__TASK GOAL__. Go through the listing below and show each line that has the word "What".

__DATASET ENTRIES__.

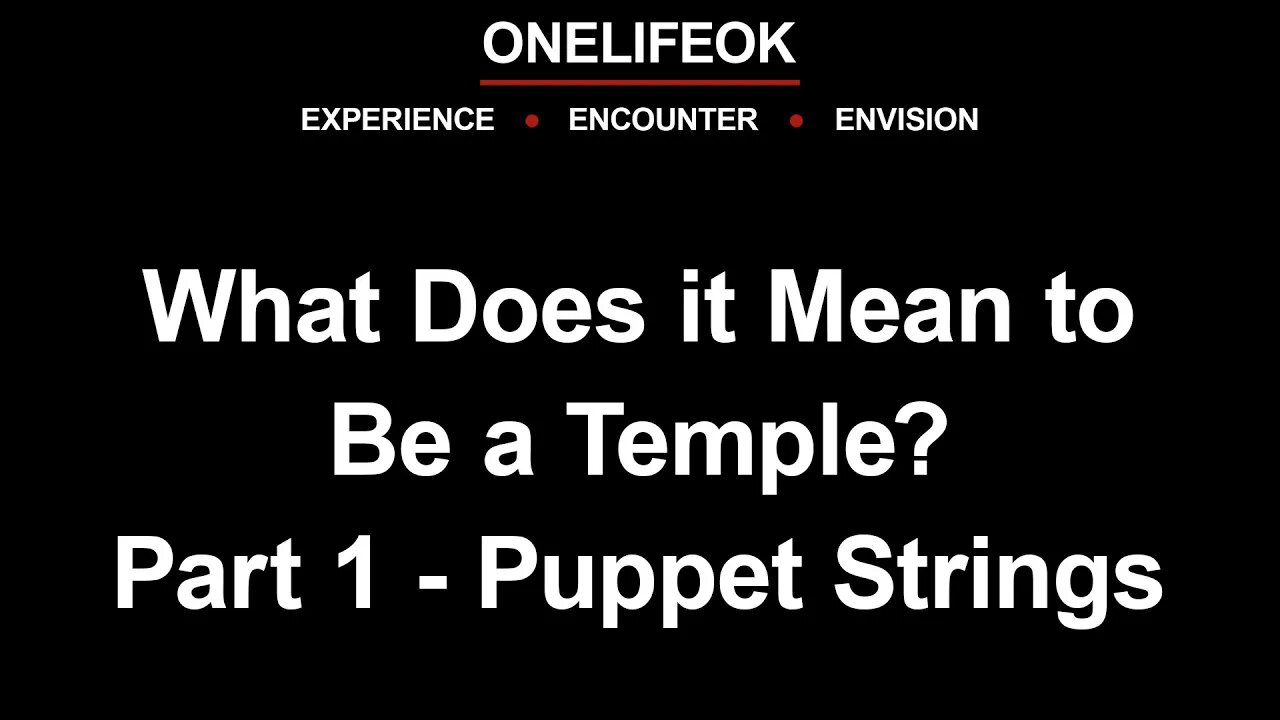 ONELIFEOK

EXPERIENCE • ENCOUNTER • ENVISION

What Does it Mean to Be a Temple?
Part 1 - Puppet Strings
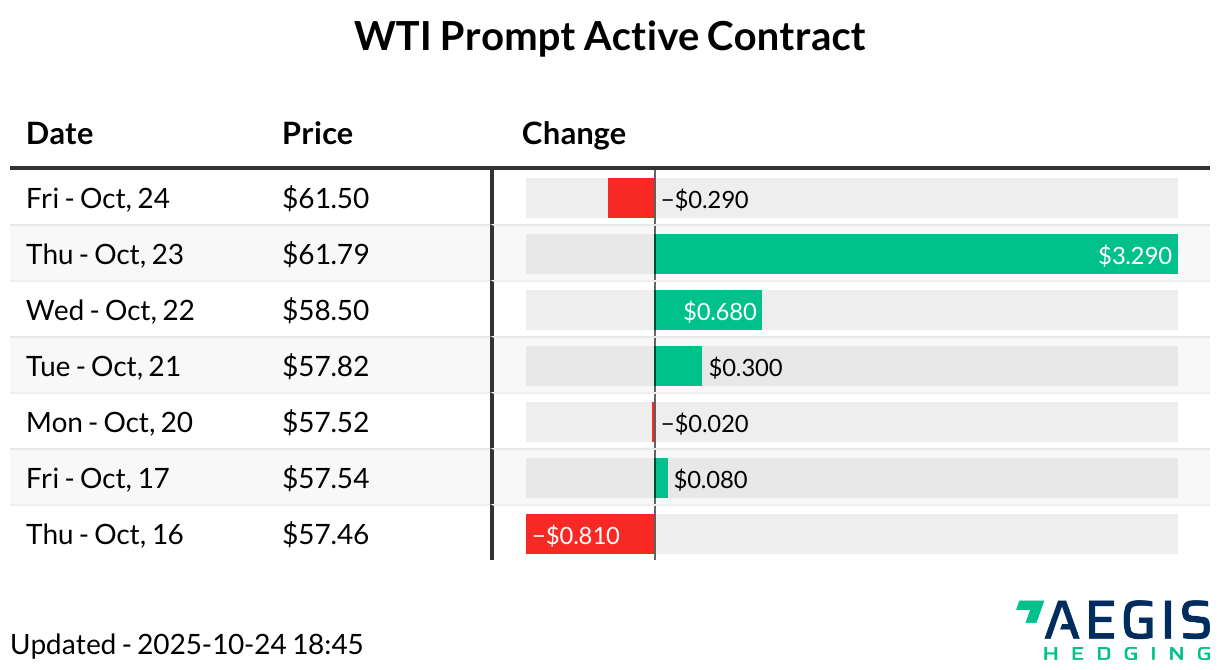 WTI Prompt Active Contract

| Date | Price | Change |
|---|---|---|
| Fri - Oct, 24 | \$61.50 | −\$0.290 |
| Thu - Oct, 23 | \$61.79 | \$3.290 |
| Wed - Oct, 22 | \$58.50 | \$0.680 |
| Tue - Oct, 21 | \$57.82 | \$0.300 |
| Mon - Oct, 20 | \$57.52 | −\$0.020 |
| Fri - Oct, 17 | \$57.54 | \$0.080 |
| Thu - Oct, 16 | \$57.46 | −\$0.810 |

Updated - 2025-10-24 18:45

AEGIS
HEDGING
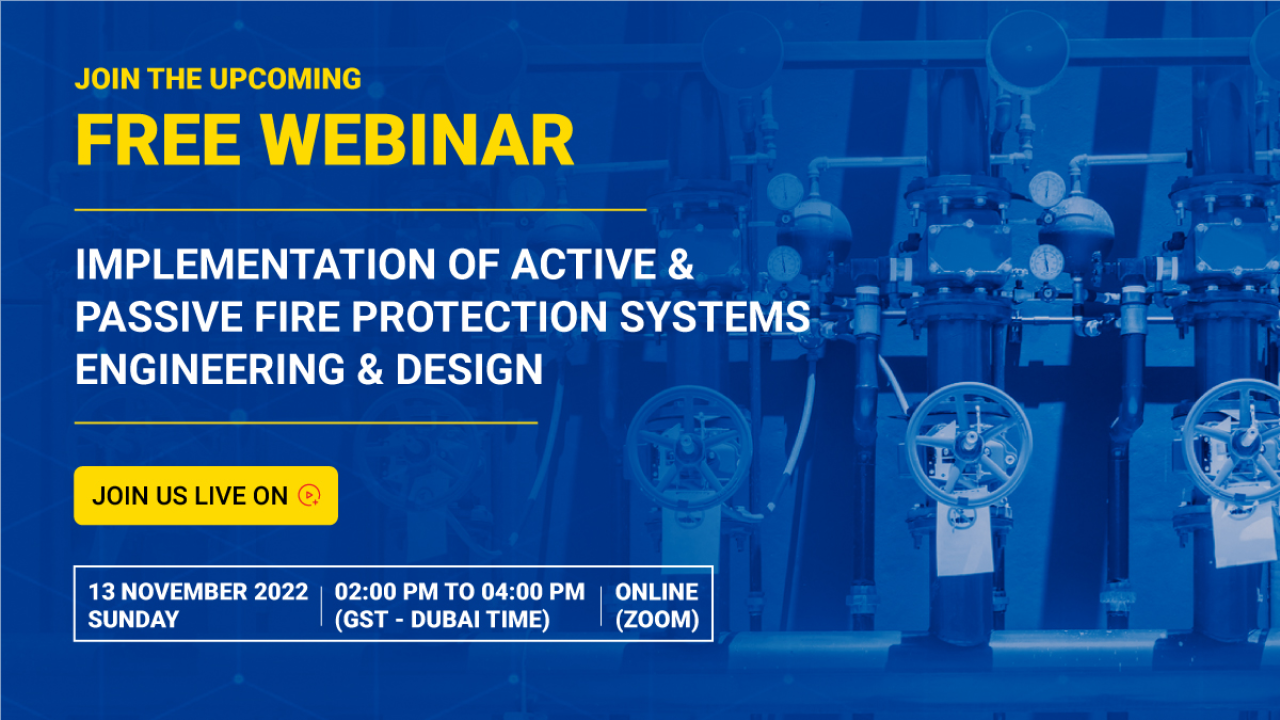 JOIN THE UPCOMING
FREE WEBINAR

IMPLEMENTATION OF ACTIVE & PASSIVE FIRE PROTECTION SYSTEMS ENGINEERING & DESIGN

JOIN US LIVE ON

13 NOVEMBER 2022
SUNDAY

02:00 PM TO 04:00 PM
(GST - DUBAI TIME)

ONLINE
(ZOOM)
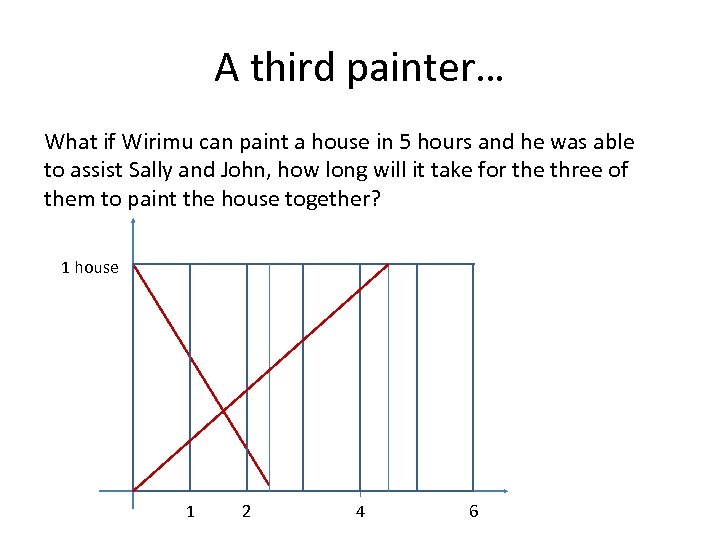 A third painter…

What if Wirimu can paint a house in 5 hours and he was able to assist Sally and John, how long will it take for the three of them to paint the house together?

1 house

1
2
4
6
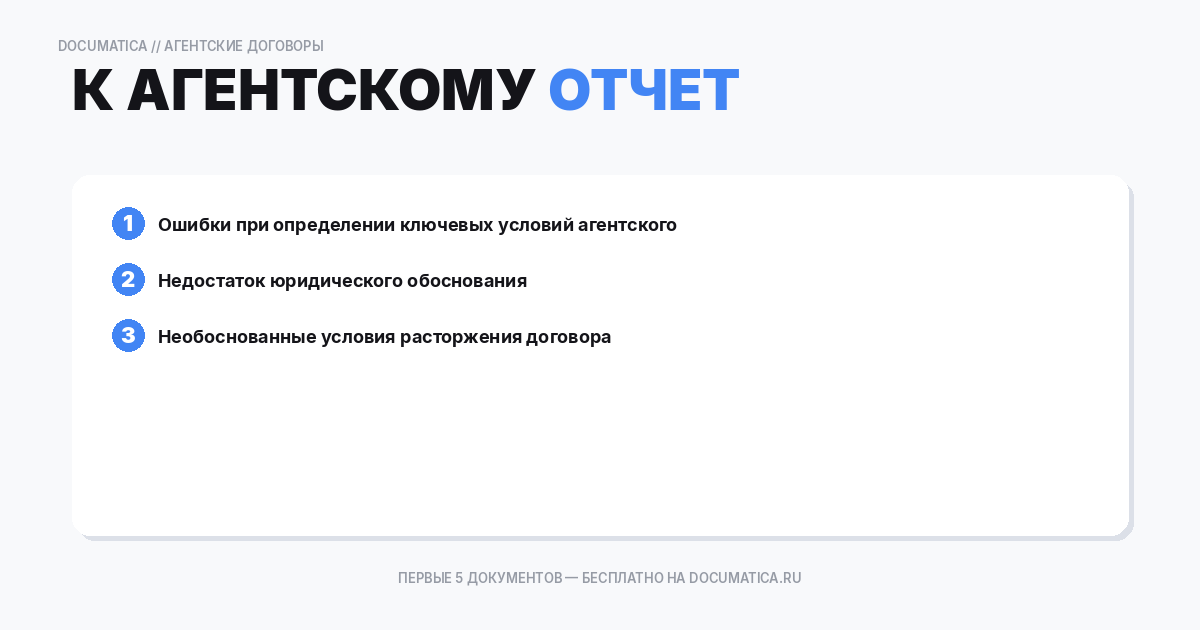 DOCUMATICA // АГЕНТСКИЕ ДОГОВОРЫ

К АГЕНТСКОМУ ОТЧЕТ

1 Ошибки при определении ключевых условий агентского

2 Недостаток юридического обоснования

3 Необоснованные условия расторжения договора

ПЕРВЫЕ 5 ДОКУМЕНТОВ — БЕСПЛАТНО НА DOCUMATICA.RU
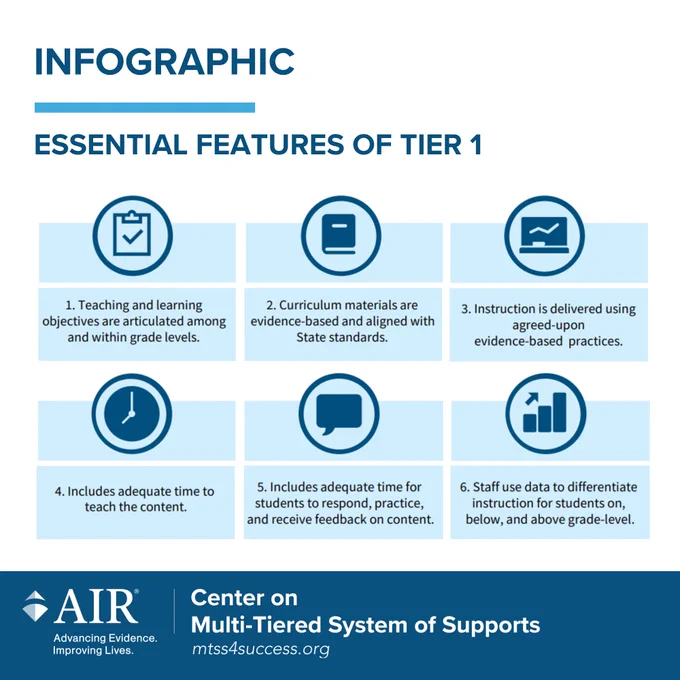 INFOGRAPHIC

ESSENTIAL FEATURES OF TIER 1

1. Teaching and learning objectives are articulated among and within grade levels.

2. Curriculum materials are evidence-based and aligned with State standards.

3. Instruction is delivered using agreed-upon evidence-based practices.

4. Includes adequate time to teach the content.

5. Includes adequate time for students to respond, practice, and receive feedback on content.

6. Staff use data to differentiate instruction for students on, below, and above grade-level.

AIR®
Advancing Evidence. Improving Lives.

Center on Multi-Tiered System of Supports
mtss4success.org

__EXERCISE RESPONSE__.
What Does it Mean to Be a Temple?
What if Wirimu can paint a house in 5 hours and he was able to assist Sally and John, how long will it take for the three of them to paint the house together?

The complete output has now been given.